Fuente:
Sustainability - Revista científica (MDPI)
Sustainability, Vol. 18, Pages 2025: Sustainable Supply Chain Management: Optimal Entry Strategies for Marine Plastic Recycling
Sustainability doi: 10.3390/su18042025
Authors:
Kai Wang
Xu Wang
Lei Zhang
The market for remanufactured products made from marine plastic waste is expanding rapidly, but the recycling rate of this waste remains strikingly low. This disconnect forces conventional plastic recycling firms to make a consequential strategic choice: enter the marine plastic recycling supply segment by expanding to build market power or enter by competing as a specialized supplier. To examine this trade-off, this paper develops a two-period game-theoretic model that contrasts entry strategies and performance under monopolistic and competitive market structures. We derive and compare equilibrium pricing, quantities, and profits for the relevant supply chain participants in both settings and then characterize the conditions under which one entry mode dominates the other. The results indicate that neither the preferred entry strategy nor the profitability that follows is driven by a single parameter. Instead, outcomes are shaped by the joint effects of consumer tastes, remanufacturing costs, and the scale of capacity investment cost required for entry. When consumers show a stronger preference for conventional remanufactured products, a supplier pursuing monopolistic expansion can earn higher profits by offering a more flexible product portfolio. By contrast, when the cost of remanufacturing marine plastics and the associated capacity investment cost are relatively low, the environment favors a specialized, competitively oriented entry strategy.
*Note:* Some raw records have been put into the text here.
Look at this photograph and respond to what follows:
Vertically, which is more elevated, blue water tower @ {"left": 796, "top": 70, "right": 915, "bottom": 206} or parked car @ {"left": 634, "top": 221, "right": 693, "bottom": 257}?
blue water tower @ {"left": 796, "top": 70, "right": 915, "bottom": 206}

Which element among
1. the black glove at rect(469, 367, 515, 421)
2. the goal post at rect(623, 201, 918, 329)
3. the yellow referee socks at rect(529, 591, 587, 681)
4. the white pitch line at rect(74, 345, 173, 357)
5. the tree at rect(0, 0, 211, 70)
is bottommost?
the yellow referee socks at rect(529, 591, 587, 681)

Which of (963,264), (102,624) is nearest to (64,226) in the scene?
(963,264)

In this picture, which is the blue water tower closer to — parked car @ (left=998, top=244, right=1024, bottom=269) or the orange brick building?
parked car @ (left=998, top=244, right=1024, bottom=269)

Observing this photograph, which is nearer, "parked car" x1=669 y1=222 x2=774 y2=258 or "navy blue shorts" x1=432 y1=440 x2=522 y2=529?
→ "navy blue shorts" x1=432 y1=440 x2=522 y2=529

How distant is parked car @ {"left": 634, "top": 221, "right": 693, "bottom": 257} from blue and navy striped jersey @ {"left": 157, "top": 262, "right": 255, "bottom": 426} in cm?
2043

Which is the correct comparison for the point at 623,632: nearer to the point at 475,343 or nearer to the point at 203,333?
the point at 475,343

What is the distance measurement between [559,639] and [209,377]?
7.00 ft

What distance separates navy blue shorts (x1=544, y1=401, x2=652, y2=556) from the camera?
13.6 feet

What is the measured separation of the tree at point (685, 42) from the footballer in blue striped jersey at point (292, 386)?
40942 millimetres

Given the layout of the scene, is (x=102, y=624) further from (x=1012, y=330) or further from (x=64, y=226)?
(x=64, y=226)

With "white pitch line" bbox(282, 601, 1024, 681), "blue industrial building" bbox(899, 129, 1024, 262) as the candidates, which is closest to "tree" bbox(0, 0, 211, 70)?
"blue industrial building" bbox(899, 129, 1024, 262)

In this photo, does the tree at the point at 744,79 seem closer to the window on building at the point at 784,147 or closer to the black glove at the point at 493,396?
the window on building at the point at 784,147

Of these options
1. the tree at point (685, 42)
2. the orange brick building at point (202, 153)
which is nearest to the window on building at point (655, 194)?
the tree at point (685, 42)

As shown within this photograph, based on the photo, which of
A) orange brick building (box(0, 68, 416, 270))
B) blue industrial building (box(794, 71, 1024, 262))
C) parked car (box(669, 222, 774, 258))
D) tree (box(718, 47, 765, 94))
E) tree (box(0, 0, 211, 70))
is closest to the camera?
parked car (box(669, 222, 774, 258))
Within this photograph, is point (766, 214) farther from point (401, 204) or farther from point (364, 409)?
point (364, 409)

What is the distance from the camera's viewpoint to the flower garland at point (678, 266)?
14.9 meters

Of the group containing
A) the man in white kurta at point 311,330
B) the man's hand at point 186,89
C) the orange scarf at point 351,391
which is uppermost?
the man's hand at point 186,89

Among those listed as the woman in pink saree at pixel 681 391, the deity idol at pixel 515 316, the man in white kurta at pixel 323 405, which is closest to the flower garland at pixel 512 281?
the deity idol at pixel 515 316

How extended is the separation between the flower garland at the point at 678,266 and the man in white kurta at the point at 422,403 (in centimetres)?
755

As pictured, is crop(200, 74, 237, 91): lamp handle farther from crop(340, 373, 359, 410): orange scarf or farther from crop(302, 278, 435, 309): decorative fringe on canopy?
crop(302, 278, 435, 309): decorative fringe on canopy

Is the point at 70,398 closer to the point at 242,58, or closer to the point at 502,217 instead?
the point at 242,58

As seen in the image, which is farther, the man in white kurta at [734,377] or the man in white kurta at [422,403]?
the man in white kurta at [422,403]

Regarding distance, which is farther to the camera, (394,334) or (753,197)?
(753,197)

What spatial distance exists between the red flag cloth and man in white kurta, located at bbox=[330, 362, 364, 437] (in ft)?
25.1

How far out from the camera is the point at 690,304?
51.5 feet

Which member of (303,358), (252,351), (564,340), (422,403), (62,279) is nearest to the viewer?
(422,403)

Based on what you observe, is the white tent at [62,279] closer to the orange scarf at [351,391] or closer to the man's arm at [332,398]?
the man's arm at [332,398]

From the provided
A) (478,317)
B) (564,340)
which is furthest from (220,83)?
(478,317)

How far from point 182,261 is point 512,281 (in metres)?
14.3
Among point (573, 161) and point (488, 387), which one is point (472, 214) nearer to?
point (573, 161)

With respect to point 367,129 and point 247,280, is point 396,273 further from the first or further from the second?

Profit allocation within the supply chain is also closely tied to remanufacturer costs: as these costs fall, suppliers are able to appropriate a larger share of total profits. Overall, the analysis provides a theoretical basis for entry decisions in the emerging marine plastic recycling industry and offers actionable guidance for firms facing different demand and cost conditions across market structures.